= Given passage =
═══

There are a few steps you’ll need to undertake to make this work like a charm. Once you have them mastered, it should be a pretty easy process for you in the future.

Get Your Spring Line, Bow Line and Stern Line Ready

Probably the most important thing before embarking on any docking or undocking is knowledge. If you have a crew on board, are they able to help? If so, do they know what they’re doing? If you’re just out your fishing boat with a buddy, does he have any boating experience? If not, and you need his help to dock or undock, you’ll need to make expectations clear. Never assume anyone has the same knowledge as you. A good idea is to give very clear directions ahead of time. Make sure they know what you’re talking about when you say fenders or spring lines. Check to see if they’re comfortable using a boat hook. Then you can begin.

Start by making sure you have one end of your docking lines secured on board. Have your fenders at the ready as well. You’ll probably want at least three fenders. Keep them above the water line, they shouldn’t be getting wet. And you’ll want to have a bow line, a stern line, and a spring line ready.

The Approach

Now you can reduce speed as you prepare to approach the dock. You should have your plan of action in mind at around 100 yards out from where you plan to dock. This is especially important if you’re heading into a busy marina.

Throttle back to a slow speed on approach. Make sure your crew knows their duties if it’s applicable here. Your first mate should know to secure those lines or attach the fenders. Keep an eye out for traffic. If no one else is around, docking or undocking, you may have more time and latitude with your approach. However, if the marina is busy then you may need to change your plans slightly. This could mean being faster or slower, maybe waiting for others or being more cautious.

═══

= Recorded information =
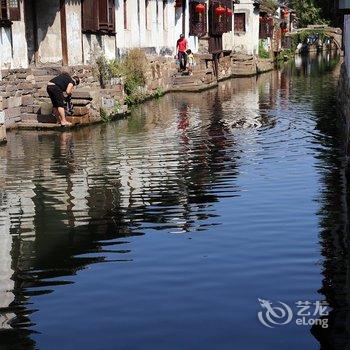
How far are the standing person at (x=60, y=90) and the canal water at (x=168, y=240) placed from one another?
1783 millimetres

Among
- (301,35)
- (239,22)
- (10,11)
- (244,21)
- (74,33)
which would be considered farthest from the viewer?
(301,35)

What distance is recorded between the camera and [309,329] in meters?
5.80

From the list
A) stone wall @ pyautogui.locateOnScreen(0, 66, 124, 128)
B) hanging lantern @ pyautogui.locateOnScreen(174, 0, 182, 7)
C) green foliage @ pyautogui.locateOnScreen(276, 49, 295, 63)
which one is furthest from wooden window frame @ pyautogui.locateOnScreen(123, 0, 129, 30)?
green foliage @ pyautogui.locateOnScreen(276, 49, 295, 63)

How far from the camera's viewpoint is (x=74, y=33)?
22000 mm

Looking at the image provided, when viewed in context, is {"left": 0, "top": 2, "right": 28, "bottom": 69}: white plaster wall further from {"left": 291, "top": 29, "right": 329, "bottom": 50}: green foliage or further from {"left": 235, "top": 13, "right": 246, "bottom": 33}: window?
{"left": 291, "top": 29, "right": 329, "bottom": 50}: green foliage

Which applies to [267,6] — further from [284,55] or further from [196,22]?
[196,22]

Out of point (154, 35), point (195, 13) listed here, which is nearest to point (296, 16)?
point (195, 13)

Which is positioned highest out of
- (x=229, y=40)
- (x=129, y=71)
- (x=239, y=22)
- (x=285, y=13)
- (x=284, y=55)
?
(x=285, y=13)

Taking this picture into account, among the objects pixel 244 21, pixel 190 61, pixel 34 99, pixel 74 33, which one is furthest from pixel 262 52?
pixel 34 99

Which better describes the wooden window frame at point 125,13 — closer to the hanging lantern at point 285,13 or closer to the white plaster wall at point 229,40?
the white plaster wall at point 229,40

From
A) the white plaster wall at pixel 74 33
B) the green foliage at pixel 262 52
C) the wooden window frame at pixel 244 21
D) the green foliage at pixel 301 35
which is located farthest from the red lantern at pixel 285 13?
the white plaster wall at pixel 74 33

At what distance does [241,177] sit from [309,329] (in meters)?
6.37

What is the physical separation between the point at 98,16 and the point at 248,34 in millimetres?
33394

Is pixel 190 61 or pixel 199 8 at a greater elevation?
pixel 199 8
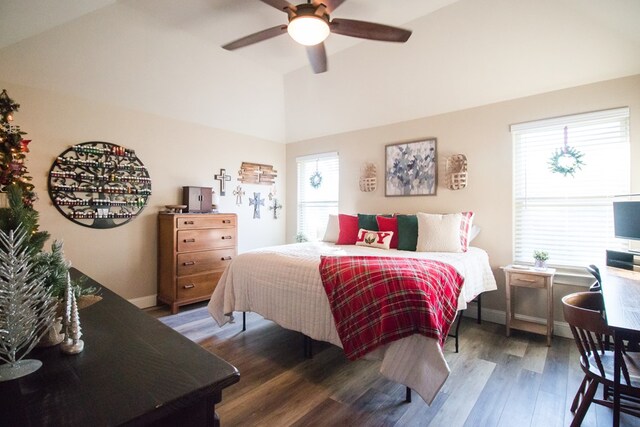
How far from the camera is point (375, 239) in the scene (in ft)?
11.2

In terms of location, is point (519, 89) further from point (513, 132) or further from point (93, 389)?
point (93, 389)

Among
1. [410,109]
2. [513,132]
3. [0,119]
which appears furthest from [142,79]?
[513,132]

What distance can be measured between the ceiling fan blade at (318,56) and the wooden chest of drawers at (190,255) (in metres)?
2.15

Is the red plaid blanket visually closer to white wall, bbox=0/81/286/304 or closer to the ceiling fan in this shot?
the ceiling fan

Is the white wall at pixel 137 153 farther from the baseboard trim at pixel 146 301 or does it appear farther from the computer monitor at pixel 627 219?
the computer monitor at pixel 627 219

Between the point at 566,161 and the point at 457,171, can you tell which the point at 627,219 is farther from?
the point at 457,171

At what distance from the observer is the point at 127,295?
→ 347 cm

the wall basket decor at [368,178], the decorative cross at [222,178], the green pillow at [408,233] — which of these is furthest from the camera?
the decorative cross at [222,178]

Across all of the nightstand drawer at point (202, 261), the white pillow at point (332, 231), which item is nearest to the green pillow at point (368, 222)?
the white pillow at point (332, 231)

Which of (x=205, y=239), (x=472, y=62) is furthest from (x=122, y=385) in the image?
(x=472, y=62)

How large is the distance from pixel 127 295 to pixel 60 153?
164 centimetres

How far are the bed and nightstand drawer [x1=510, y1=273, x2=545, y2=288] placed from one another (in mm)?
195

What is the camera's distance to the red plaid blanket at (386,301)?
172cm

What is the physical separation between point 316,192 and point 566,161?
3180 millimetres
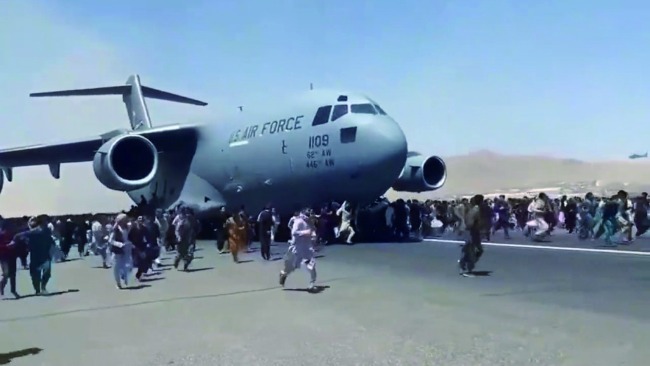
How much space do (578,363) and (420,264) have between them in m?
7.90

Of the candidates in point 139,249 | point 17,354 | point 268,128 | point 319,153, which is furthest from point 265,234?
point 17,354

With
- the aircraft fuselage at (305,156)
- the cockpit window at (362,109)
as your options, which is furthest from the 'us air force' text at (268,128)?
the cockpit window at (362,109)

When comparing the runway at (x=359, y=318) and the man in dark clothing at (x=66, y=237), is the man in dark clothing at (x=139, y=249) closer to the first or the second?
the runway at (x=359, y=318)

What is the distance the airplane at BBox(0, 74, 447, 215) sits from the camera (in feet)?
57.5

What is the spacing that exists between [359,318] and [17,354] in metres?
3.52

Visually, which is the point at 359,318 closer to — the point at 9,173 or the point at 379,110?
the point at 379,110

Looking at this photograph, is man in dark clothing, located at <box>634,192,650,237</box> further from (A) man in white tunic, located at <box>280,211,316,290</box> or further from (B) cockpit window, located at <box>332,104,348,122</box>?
(A) man in white tunic, located at <box>280,211,316,290</box>

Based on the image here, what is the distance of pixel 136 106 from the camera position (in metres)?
30.1

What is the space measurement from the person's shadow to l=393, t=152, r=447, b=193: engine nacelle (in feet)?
56.5

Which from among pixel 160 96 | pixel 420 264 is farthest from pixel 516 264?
pixel 160 96

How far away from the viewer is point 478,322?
7.45 metres

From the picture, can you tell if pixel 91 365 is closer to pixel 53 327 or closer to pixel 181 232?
pixel 53 327

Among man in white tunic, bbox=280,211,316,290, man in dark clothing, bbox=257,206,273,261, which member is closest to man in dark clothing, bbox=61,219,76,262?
man in dark clothing, bbox=257,206,273,261

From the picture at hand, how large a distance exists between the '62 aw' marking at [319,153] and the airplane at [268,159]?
3 cm
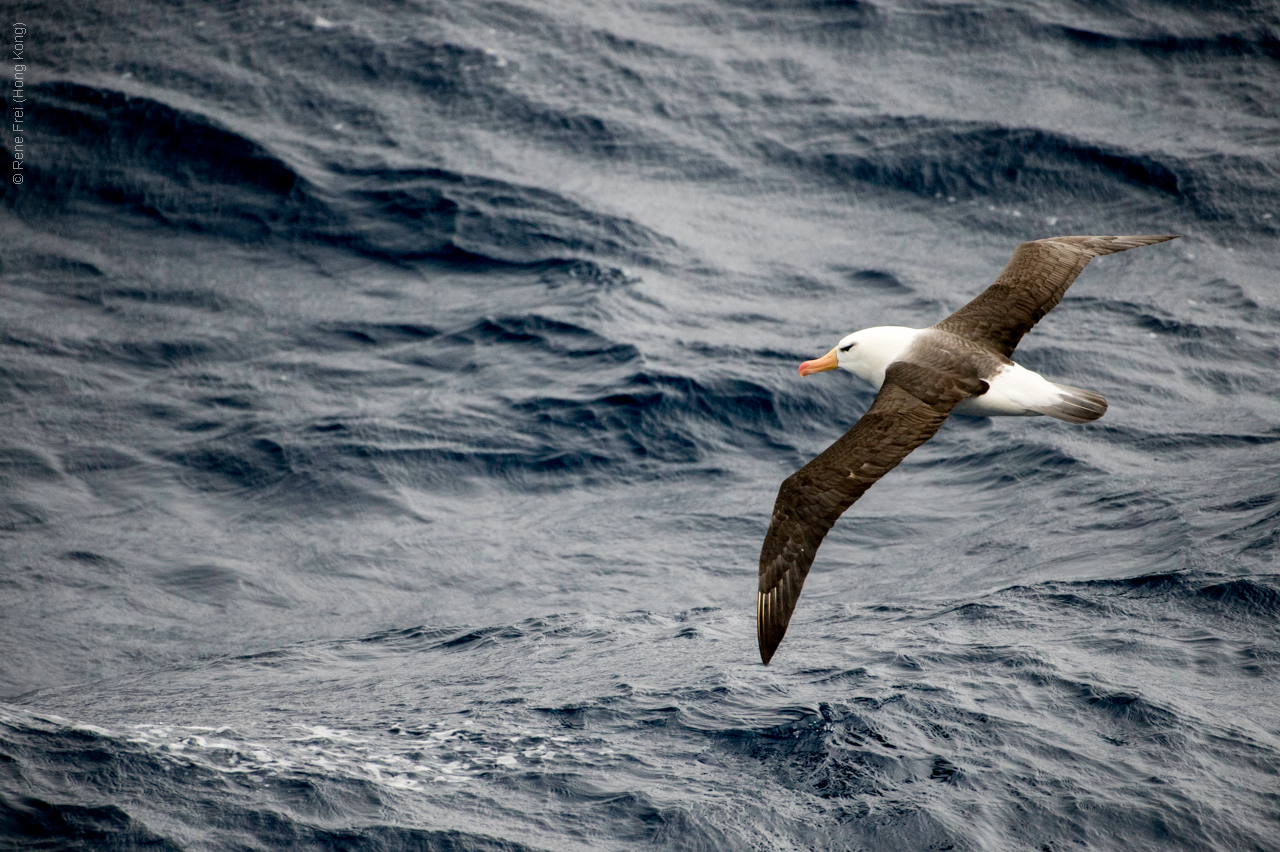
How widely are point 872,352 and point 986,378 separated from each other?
0.90m

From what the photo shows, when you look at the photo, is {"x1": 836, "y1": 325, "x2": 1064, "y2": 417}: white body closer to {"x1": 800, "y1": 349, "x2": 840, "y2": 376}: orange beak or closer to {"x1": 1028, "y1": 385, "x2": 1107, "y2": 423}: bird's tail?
{"x1": 1028, "y1": 385, "x2": 1107, "y2": 423}: bird's tail

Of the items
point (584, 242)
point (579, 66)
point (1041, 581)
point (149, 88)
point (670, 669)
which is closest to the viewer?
point (670, 669)

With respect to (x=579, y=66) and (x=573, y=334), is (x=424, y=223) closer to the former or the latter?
(x=573, y=334)

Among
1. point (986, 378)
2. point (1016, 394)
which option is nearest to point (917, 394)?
point (986, 378)

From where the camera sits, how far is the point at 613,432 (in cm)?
1215

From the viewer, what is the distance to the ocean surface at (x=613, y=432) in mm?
7191

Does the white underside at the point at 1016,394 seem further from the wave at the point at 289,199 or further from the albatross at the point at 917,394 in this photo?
the wave at the point at 289,199

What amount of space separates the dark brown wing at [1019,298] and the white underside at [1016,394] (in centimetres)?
53

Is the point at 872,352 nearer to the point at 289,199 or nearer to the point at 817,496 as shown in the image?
the point at 817,496

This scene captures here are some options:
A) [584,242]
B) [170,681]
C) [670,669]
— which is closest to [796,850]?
[670,669]

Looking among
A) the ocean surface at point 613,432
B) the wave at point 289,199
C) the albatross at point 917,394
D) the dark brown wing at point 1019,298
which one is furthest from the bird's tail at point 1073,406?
the wave at point 289,199

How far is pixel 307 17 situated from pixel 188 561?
9.57m

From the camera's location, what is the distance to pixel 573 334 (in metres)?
13.3

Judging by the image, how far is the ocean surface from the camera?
23.6ft
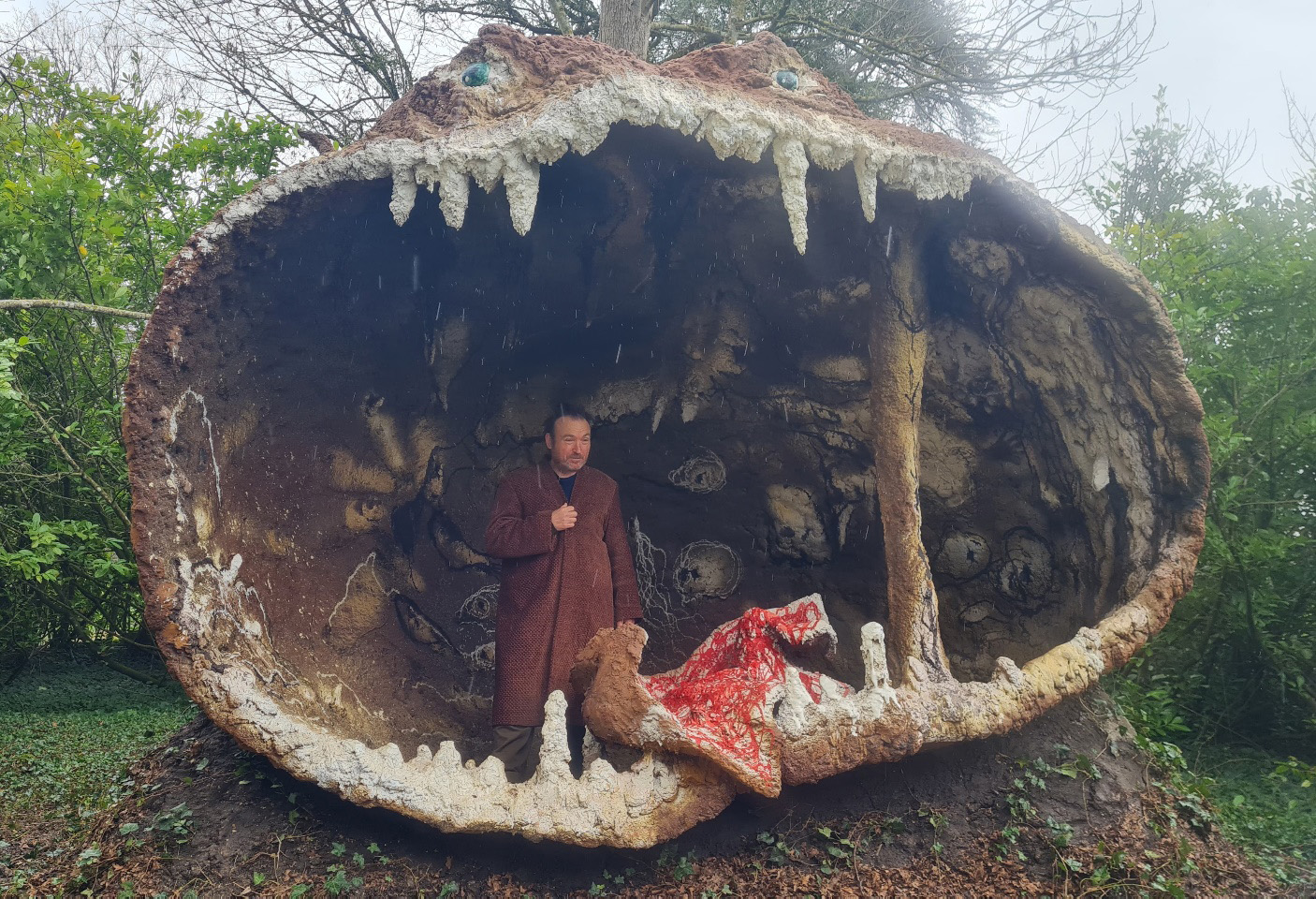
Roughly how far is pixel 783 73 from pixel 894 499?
5.39ft

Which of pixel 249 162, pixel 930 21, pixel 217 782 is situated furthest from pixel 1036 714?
pixel 930 21

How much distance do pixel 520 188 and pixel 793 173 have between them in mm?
889

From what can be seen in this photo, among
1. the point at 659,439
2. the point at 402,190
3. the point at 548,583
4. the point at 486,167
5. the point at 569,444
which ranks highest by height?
the point at 486,167

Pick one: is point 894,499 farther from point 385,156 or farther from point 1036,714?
point 385,156

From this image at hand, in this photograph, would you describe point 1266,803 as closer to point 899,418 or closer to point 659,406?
point 899,418

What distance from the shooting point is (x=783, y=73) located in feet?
10.9

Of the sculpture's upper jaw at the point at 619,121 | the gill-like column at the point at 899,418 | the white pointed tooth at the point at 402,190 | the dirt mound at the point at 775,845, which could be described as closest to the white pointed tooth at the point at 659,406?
the gill-like column at the point at 899,418

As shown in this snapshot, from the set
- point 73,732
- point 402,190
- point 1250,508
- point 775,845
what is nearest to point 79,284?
point 73,732

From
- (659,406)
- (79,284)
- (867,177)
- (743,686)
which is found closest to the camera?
(743,686)

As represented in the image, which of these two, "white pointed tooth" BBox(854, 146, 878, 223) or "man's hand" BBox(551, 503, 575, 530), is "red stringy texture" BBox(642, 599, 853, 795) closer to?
"man's hand" BBox(551, 503, 575, 530)

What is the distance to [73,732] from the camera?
16.3 feet

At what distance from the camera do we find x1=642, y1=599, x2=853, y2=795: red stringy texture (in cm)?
272

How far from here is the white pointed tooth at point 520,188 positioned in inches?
115

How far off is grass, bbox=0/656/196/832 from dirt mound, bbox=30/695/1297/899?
64 centimetres
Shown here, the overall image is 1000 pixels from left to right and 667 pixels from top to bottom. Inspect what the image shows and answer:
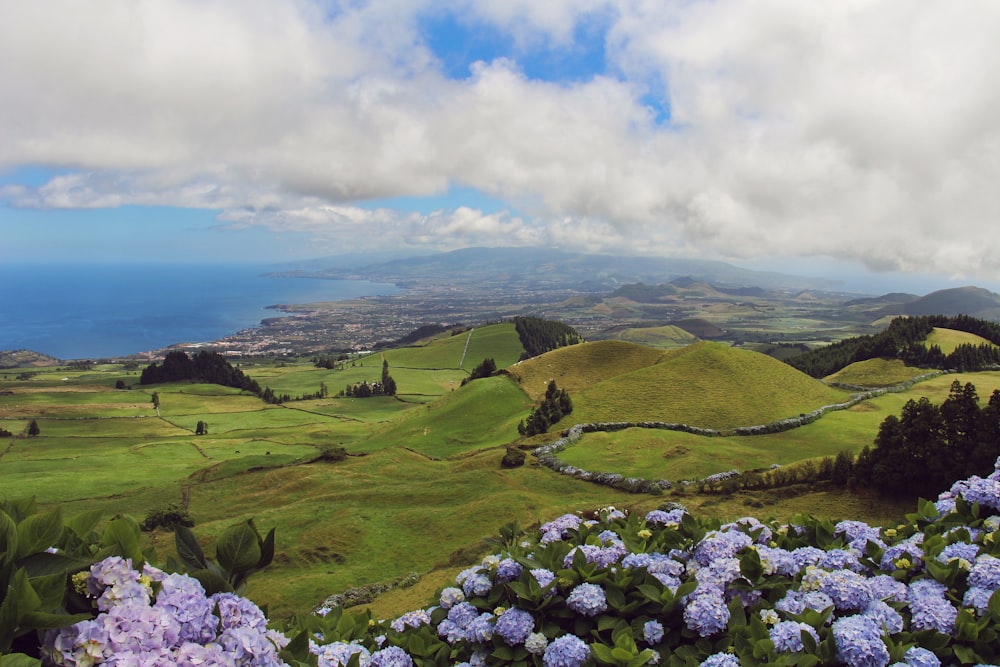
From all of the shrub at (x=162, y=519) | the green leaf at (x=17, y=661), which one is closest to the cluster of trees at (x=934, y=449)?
the green leaf at (x=17, y=661)

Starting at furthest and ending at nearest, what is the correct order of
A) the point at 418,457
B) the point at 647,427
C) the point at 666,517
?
the point at 647,427 < the point at 418,457 < the point at 666,517

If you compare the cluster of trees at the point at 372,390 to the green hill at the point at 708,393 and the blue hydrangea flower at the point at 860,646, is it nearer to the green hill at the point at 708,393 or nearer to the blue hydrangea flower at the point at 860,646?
the green hill at the point at 708,393

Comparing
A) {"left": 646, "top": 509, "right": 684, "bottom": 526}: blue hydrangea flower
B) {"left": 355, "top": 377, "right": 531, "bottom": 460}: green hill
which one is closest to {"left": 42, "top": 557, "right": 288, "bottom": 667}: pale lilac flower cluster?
{"left": 646, "top": 509, "right": 684, "bottom": 526}: blue hydrangea flower

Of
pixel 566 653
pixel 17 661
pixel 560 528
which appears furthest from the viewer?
pixel 560 528

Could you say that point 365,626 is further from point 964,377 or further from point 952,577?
point 964,377

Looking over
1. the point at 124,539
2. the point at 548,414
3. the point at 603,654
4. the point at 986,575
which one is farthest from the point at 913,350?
the point at 124,539

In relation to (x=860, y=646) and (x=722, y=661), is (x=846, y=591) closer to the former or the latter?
(x=860, y=646)

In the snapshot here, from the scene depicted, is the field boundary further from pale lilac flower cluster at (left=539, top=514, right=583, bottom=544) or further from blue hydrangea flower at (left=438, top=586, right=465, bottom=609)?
blue hydrangea flower at (left=438, top=586, right=465, bottom=609)

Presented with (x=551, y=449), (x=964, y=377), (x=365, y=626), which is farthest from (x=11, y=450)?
(x=964, y=377)
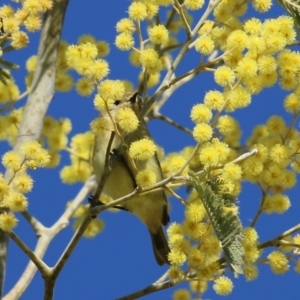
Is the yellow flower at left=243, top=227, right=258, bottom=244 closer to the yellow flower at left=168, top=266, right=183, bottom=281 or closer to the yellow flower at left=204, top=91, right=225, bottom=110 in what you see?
the yellow flower at left=168, top=266, right=183, bottom=281

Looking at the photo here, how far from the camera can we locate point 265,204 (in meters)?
3.43

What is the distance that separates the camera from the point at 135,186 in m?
4.43

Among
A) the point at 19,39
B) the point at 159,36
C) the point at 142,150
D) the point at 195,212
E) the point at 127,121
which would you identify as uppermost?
the point at 19,39

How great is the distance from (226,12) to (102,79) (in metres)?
0.71

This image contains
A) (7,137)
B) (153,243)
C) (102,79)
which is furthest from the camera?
(153,243)

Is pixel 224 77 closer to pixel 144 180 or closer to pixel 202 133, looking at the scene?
pixel 202 133

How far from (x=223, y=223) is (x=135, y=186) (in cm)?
151

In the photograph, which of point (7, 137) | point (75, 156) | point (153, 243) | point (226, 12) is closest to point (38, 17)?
point (226, 12)

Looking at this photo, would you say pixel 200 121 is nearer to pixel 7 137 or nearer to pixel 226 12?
pixel 226 12

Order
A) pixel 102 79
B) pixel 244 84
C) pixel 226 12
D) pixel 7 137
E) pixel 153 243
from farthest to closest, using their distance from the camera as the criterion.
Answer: pixel 153 243
pixel 7 137
pixel 226 12
pixel 244 84
pixel 102 79

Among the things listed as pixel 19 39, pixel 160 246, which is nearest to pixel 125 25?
pixel 19 39

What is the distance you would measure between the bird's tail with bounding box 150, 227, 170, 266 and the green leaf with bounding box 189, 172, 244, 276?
2174 millimetres

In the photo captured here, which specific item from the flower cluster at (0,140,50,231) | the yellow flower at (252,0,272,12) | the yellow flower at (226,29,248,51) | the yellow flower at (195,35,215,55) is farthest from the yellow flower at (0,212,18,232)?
the yellow flower at (252,0,272,12)

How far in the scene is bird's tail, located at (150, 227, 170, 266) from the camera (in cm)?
515
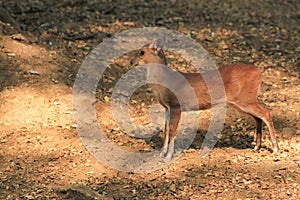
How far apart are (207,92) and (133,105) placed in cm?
154

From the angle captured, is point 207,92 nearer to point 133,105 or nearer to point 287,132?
point 287,132

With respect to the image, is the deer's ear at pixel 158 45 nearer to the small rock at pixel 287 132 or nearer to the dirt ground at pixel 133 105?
the dirt ground at pixel 133 105

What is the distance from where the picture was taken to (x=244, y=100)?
651 cm

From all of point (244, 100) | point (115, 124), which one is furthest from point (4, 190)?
point (244, 100)

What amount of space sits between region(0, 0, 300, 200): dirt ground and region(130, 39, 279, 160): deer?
30cm

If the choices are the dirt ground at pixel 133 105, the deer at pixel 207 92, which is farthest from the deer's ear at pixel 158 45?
the dirt ground at pixel 133 105

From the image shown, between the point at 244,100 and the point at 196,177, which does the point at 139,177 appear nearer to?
the point at 196,177

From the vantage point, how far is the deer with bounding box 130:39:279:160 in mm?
6504

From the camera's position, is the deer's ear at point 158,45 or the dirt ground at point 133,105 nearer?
the dirt ground at point 133,105

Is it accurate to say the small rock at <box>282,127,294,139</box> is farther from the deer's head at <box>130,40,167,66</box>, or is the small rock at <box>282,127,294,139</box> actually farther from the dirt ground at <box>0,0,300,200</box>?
the deer's head at <box>130,40,167,66</box>

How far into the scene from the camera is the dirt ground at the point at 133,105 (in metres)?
5.91

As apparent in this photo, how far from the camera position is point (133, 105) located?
7.77 metres

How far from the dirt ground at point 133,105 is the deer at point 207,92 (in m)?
0.30

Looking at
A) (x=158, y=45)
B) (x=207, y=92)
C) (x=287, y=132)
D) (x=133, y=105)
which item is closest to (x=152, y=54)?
(x=158, y=45)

═══

= Required actions =
- A) For each statement, say whether the docking text agrees with it, and quote the words that decide it. (i) At least three fenders will probably be wanted. (ii) Fenders should be kept below the water line. (iii) A plan of action should be in mind at around 50 yards out from the dock.
- B) Copy the stretch of the docking text from "Get Your Spring" through "you can begin.".
- C) Answer these questions from the docking text.
(i) Which three lines should be ready before docking?
(ii) To what speed should you throttle back on approach?
(iii) Who should know to secure the lines or attach the fenders?
The lines that come after the docking text aren't needed for anything here.

= The answers =
- A)
(i) Yes: "You’ll probably want at least three fenders."
(ii) No: "Keep them above the water line, they shouldn’t be getting wet."
(iii) No: "You should have your plan of action in mind at around 100 yards out from where you plan to dock."

- B)
Get Your Spring Line, Bow Line and Stern Line Ready

Probably the most important thing before embarking on any docking or undocking is knowledge. If you have a crew on board, are they able to help? If so, do they know what they’re doing? If you’re just out your fishing boat with a buddy, does he have any boating experience? If not, and you need his help to dock or undock, you’ll need to make expectations clear. Never assume anyone has the same knowledge as you. A good idea is to give very clear directions ahead of time. Make sure they know what you’re talking about when you say fenders or spring lines. Check to see if they’re comfortable using a boat hook. Then you can begin.

- C)
(i) A bow line, a stern line, and a spring line.
(ii) A slow speed.
(iii) Your first mate.